Task goal: The expected output is the set of lines below beginning at the one that contains "<p>&nbsp;</p>" and ending at the final line, reproduced exactly.

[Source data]
======

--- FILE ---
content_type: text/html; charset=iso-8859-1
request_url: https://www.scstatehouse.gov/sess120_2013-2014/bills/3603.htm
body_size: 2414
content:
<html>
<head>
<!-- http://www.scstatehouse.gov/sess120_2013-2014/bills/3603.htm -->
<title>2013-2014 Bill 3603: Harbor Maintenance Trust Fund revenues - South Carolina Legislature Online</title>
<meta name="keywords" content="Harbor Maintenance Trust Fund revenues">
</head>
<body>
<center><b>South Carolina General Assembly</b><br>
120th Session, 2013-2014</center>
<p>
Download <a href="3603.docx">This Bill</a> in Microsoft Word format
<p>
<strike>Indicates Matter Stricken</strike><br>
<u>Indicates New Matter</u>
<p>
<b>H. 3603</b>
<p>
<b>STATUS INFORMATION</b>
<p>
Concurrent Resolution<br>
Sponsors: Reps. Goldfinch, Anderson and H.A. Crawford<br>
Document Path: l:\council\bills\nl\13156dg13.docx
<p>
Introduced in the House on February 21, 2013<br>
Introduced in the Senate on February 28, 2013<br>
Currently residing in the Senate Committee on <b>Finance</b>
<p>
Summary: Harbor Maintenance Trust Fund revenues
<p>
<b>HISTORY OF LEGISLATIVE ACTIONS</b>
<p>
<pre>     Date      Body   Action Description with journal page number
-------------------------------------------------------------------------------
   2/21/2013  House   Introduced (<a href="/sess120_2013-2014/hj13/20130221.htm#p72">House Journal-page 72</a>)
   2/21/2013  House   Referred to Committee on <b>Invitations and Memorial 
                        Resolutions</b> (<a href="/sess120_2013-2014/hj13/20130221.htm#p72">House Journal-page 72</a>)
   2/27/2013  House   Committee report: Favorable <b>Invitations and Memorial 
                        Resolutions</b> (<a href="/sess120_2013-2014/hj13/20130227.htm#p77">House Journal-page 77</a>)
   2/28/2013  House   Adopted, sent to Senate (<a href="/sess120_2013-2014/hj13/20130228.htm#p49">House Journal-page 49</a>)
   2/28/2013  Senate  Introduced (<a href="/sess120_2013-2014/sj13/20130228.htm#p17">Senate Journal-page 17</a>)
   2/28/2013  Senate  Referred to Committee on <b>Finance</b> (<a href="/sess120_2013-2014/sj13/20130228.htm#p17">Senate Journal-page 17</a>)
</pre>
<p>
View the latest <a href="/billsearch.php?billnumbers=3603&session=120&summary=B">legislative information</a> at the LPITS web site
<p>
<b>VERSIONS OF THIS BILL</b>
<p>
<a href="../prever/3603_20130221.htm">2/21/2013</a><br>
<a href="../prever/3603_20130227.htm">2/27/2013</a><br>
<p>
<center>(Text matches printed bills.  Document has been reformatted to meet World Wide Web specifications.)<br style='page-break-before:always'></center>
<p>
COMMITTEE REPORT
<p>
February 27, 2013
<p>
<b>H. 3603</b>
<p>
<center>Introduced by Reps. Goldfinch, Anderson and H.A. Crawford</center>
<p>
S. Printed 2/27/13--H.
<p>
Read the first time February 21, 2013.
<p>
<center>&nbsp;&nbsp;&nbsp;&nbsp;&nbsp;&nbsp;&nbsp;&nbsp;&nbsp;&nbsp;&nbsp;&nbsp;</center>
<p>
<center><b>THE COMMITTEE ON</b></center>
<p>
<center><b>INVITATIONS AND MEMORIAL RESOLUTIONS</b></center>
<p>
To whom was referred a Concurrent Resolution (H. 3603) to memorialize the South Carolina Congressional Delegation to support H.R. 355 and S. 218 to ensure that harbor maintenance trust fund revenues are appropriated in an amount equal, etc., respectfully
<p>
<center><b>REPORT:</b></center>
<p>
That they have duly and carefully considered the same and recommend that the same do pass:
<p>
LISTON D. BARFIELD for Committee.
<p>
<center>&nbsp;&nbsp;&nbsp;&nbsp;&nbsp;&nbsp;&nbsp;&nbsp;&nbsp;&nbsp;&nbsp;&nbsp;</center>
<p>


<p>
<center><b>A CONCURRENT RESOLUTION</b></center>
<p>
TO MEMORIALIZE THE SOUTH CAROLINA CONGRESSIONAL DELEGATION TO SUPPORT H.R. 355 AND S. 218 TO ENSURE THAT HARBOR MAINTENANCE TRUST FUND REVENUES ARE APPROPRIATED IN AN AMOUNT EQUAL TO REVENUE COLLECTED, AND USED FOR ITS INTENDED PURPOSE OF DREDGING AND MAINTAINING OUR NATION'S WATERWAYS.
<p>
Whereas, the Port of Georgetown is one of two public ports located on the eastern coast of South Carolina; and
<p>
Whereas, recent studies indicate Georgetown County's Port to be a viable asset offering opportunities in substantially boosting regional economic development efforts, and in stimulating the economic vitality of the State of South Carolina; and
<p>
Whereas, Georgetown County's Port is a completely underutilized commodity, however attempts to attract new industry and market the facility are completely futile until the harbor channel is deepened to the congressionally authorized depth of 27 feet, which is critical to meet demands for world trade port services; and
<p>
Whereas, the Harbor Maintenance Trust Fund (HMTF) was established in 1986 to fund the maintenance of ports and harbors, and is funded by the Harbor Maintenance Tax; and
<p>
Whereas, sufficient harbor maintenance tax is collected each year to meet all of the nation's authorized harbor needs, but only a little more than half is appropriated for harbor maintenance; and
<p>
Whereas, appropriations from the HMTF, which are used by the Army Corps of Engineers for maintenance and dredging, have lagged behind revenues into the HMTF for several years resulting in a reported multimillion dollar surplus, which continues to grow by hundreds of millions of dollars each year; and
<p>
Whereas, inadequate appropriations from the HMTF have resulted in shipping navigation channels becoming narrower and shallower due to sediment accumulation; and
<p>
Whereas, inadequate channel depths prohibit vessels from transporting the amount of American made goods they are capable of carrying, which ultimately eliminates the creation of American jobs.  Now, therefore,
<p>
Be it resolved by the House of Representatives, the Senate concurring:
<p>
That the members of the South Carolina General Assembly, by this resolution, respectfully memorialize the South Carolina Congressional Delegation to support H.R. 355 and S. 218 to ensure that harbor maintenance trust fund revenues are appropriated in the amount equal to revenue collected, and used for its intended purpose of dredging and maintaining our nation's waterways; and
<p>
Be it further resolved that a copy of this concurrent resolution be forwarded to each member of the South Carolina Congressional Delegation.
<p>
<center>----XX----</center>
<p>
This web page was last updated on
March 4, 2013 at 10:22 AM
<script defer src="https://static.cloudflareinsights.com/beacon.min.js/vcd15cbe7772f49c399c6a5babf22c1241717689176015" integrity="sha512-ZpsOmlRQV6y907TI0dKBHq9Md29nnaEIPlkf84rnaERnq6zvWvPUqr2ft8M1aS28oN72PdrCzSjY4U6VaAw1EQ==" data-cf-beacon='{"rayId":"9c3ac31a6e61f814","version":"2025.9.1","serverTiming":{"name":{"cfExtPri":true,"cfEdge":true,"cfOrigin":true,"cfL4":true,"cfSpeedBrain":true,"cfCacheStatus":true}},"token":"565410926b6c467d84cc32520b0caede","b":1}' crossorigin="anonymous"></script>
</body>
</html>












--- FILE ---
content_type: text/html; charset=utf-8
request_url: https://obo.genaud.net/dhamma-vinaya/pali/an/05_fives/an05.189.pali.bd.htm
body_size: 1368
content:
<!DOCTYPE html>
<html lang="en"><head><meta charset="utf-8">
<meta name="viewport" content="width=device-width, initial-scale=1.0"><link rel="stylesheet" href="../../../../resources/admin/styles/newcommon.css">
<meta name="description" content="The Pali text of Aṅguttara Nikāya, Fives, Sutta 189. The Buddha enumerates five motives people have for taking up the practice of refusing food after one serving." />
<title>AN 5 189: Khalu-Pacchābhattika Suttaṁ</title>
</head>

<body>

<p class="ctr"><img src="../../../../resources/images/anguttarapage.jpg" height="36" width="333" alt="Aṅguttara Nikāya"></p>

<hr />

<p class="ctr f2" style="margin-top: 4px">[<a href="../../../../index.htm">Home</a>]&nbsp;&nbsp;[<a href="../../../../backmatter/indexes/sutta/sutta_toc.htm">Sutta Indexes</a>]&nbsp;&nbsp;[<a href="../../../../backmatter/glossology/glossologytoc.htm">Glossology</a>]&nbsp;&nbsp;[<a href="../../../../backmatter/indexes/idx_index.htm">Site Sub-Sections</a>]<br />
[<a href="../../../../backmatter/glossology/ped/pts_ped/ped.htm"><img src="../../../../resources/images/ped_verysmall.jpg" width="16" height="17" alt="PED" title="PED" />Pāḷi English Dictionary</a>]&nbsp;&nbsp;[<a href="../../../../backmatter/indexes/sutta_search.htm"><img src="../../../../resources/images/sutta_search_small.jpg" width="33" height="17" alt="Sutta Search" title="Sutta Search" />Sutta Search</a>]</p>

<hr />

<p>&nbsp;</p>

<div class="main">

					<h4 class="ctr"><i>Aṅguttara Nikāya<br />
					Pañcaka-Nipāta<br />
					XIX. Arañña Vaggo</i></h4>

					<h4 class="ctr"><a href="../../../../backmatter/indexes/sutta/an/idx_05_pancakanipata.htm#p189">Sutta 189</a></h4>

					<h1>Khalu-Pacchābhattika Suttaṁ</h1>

======

Task response:
<p>&nbsp;</p>

<div class="main">

					<h4 class="ctr"><i>Aṅguttara Nikāya<br />
					Pañcaka-Nipāta<br />
					XIX. Arañña Vaggo</i></h4>

					<h4 class="ctr"><a href="../../../../backmatter/indexes/sutta/an/idx_05_pancakanipata.htm#p189">Sutta 189</a></h4>

					<h1>Khalu-Pacchābhattika Suttaṁ</h1>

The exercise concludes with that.